ASIC listened to more than 540 recorded sales calls and identified a failure by all firms to provide adequate information about important aspects of the cover, including key exclusions and future premium increases.

Four firms were also found to engage in pressure selling techniques, including refusing to send out paperwork unless a consumer committed to buying.

More than half the firms had incentive schemes which encourage sales staff to prioritise closing a sale ahead of the needs of the customer, including bonus payments heavily focused on value or volume of sales.

As a result, ASIC says it intends to restrict outbound sales of life and funeral insurance, in order to protect consumers.

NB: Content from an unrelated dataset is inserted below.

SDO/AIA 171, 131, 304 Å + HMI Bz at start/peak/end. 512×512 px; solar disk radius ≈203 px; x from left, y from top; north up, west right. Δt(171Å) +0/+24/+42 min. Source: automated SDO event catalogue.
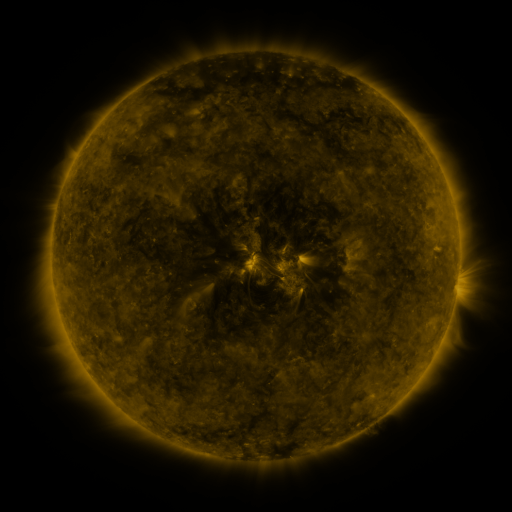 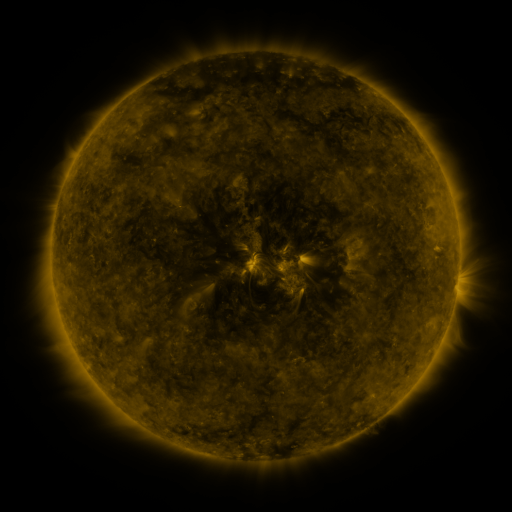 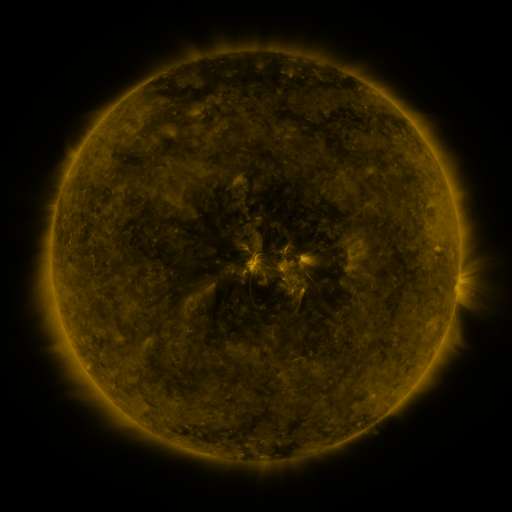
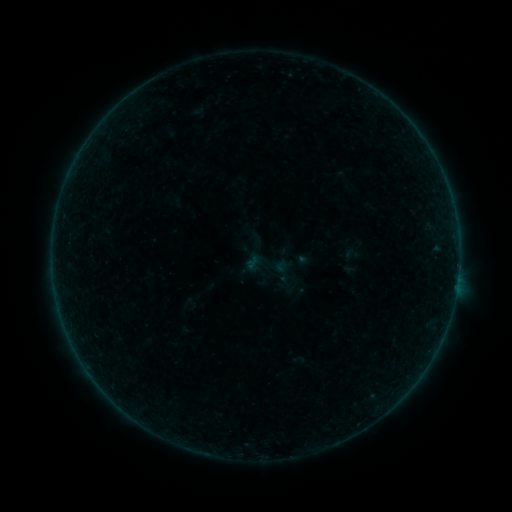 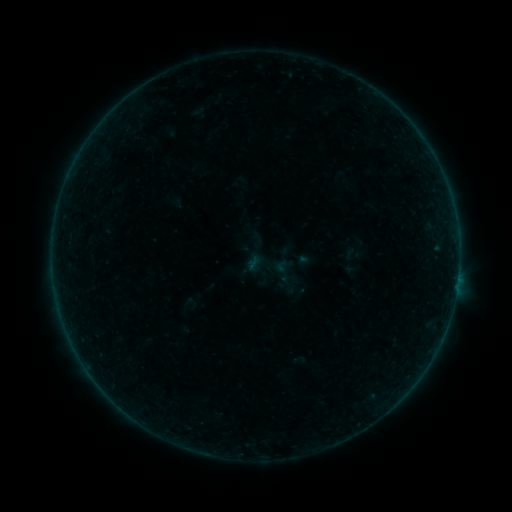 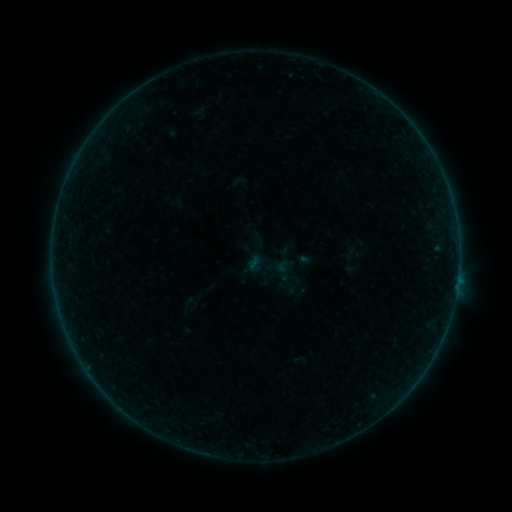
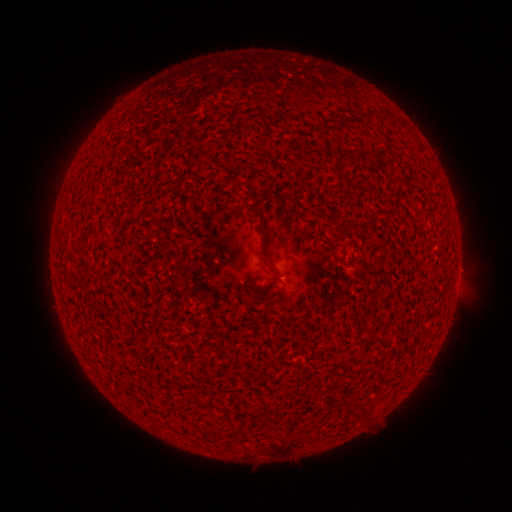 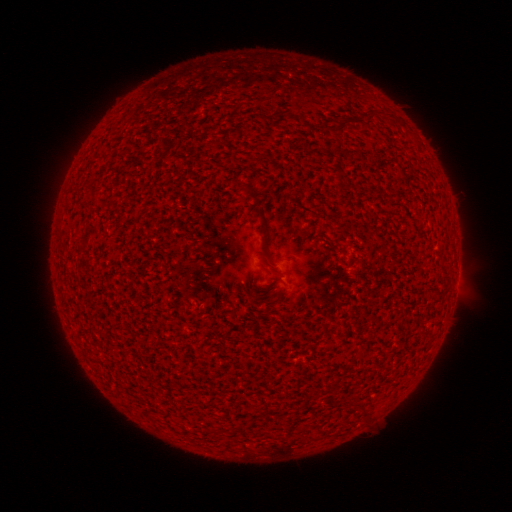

ASIC also says that unless firms can demonstrate that accidental death insurance can meet consumer needs, it expects firms to stop selling this product.

While the review did not specifically look at consumer credit insurance (CCI) or funeral insurance, the findings and recommendations are also applicable to the direct sale of these products.

ASIC’s review reports that consumers are cancelling their policies in very high numbers:

  • one in five of all policies taken out were cancelled in the cooling off period;
  • one in four of all policies that remained in force beyond the cooling off period was cancelled within 12 months;
  • three in five of all policies sold were cancelled within three years.

Life insurance sold direct compares poorly with other channels when it comes to claims: 15% of claims are declined, with 27% of claims withdrawn.

ASIC has also released Report 588, consumer research conducted as part of this review, which found consumers struggle with the direct life insurance sales experience and the complexity of the products, and consumer understanding of key features is often poor.

ASIC says sales of accidental death insurance were particularly problematic, including where consumers were ‘downgraded’ to accidental death insurance after being rejected for comprehensive life insurance. Accidental death insurance only covers death due to some types of accidents, and offers little value to consumers, with a claims ratio of only 16.1% over the 2015-17 financial years.